OLYMPIA The people who are attempting to impose a state income tax on Washingtonians are trying to get there with the same tactic used to kill the $30 license tab fee.
The city of Seattle, which recently enacted a citywide income tax, is being challenged in court.
There is a law, RCW 36.65.030, which has been on the books for more than 30 years, that prohibits local governments from imposing income taxes on net income.
The Economic Opportunity Institute, a Seattle-based think tank supporting the city’s position, asserts in a motion to intervene in the case, that Washington’s statute violates the state Constitution which prohibits legislation from having more than one subject.
That was how the state supreme court knocked down the Tim Eyman initiative for the $30 license tab.
Rep. Terry Nealey of Dayton, ranking Republican on the House Finance Committee, and 35 other House Republican lawmakers, have sent a letter to Washington State Attorney General Bob Ferguson Tuesday urging his office to defend the constitutionality of a state law which has recently been attacked in state courts.
One of those to sign is Granger’s Bruce Chandler. He has not doubt the Democrats are looking for a way get a state income tax.
“If the lawsuit fails, then that sets the stage for a referendum to the people,” he said.
According to Nealey, the intervention is a clear attempt to broaden advocacy for adoption of local income taxes, not just in Seattle, but in multiple jurisdictions across the state.
“I believe the Democrats are very serious about getting a state income tax,” Chandler said. “They have an insatiable appetite for spending other people’s money.
Nealey said Democrats want to open the floodgates for income taxes in every part of Washington. It’s a dangerous, slippery slope, he said, that would lead to a confusing hodgepodge of local income taxes at varying rates with differing administrative rules.
Although the attorney general declined a request by the plaintiff against Seattle to get involved in the suit earlier this summer, Nealey said he and the other Republican lawmakers who signed felt it necessary because circumstances have changed.
A Sept. 7 blog by the Washington Policy Center provided an initial alert to the institute’s motion to intervene.
Nealey said that when it became clear Sept. 20 that the judge granted the motion — also blogged by the center — it was time to ask the attorney general to get involved.
“This lawsuit is very clearly not just about Seattle’s ordinance,” Nealey said.
“There is a party to the suit who now seeks to invalidate a state law that protects all state taxpayers and promotes a level playing field for commerce,” Nealey said.

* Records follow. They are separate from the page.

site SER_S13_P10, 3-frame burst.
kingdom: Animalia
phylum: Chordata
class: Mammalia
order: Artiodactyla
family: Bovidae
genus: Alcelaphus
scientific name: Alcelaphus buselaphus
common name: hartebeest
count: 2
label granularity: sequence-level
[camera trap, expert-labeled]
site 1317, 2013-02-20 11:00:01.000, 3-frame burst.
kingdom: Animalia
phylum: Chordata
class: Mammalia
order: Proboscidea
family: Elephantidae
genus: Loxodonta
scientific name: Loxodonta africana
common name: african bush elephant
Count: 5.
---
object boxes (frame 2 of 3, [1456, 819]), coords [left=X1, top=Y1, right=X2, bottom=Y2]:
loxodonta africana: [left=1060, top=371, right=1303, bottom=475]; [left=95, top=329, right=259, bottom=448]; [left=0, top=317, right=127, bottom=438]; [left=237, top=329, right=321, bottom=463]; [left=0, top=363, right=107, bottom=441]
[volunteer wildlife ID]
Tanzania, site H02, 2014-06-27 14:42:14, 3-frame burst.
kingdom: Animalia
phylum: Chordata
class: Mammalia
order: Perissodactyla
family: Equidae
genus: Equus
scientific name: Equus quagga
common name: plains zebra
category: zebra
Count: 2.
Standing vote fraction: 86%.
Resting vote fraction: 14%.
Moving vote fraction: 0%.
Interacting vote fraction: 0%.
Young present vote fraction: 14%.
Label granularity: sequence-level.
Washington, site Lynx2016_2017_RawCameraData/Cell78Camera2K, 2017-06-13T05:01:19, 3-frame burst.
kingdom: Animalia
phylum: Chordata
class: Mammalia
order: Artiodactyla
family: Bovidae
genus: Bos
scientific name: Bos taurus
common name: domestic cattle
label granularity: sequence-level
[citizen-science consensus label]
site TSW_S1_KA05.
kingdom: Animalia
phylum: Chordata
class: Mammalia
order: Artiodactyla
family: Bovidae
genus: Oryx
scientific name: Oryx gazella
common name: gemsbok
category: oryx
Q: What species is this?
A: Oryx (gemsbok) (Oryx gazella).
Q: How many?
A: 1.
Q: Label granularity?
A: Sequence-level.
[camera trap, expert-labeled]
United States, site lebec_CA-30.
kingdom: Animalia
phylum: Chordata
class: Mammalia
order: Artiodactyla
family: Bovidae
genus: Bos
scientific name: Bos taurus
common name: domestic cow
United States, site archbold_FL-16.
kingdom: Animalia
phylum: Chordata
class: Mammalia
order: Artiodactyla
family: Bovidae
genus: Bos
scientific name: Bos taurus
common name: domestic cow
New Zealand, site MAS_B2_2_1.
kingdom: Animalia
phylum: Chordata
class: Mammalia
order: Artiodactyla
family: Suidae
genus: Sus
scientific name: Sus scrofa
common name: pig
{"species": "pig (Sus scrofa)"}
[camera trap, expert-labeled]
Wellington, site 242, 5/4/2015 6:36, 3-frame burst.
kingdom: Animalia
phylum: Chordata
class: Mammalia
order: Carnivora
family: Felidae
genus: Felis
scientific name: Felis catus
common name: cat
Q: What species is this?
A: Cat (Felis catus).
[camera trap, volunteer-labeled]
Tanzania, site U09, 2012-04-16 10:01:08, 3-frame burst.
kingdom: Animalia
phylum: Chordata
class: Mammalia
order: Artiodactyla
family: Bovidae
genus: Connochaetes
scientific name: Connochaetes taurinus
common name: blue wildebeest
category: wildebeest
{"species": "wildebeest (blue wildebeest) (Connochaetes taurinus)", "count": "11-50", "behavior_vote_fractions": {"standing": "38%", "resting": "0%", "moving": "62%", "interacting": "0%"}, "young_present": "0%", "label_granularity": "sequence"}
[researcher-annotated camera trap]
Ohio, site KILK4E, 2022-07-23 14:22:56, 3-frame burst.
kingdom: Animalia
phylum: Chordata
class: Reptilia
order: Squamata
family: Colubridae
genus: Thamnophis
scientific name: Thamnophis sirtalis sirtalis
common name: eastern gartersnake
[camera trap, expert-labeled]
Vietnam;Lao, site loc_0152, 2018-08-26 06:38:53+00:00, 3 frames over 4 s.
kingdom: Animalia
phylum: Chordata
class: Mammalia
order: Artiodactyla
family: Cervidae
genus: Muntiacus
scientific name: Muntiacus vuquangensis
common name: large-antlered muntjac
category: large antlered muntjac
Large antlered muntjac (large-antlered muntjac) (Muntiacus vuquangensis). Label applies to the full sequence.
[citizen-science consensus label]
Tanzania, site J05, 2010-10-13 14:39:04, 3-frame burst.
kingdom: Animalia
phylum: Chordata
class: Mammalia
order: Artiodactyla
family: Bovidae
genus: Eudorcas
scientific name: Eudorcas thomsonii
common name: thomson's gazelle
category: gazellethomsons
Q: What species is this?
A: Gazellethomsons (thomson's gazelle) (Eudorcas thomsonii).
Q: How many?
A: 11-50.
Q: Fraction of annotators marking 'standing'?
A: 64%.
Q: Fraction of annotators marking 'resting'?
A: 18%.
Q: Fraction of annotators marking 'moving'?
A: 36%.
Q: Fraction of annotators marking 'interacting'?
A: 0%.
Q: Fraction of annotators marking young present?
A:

“It is the attorney general’s responsibility to represent the state in all cases in which the state has an interest, Nealey continued. “Therefore, we are asking the attorney general to vigorously defend the constitutionality of state law that prohibits imposition of local income taxes.”
Nealey said the more appropriate venue to discuss and debate local authority to impose income taxes is in Olympia, not in the courts.
“Let’s have that debate here in the state Legislature. Let the citizens come forward from communities throughout Washington to testify in open public hearings on this issue,” Nealey said.
“Until then, we expect our attorney general to vigorously defend state law and the citizens we represent against this backdoor attempt to impose income taxes across Washington.”